▶ [What to do]:
In the HugeCTR text, what value does the example optimizer configuration give for warmup_steps?

▶ [Text extract]:
· · · ·
HugeCTR supports the learning rate scheduling and allows users to configure its hyperparmeters. You can set the base learning rate (learning_rate) and the number of initial steps used for warm-up (warmup_steps). When the learning rate decay starts (decay_start) and the decay period in step (decay_steps) are also set. Fig. 6 illustartes how these hyperparameters interact with the actual learning rate.

"optimizer": {
  "type": "SGD",
  "global_update": false,
  "sgd_hparam": {
    "learning_rate": 24.0,
    "warmup_steps": 8000,
    "decay_start": 48000,
    "decay_steps": 24000
  }
}
Fig. 6. Learning rate scheduling

Layers

Many different kinds of layers are supported in clause layer, which are categorized into data, dense layers, and sparse layers (embeddings).

Data: Data set of Norm format is consistent with previours version. The properties include file name of training and testing (evaluation) set, maximum elements (key) in a sample, and label dimensions (see fig. 7).

  • From v2.1, Data will be one of the layer in the layers list. So that the name of dense input and sparse input can be reference in the following layers.
  • All the nodes will share the same file list in training.
· · · ·
▶ [Material provided]:

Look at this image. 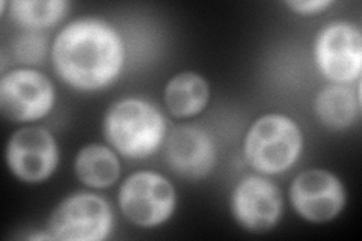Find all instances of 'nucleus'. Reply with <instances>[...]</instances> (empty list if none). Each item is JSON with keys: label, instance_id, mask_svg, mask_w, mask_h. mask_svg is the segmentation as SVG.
· · · ·
▶ [Solved problem]:
8000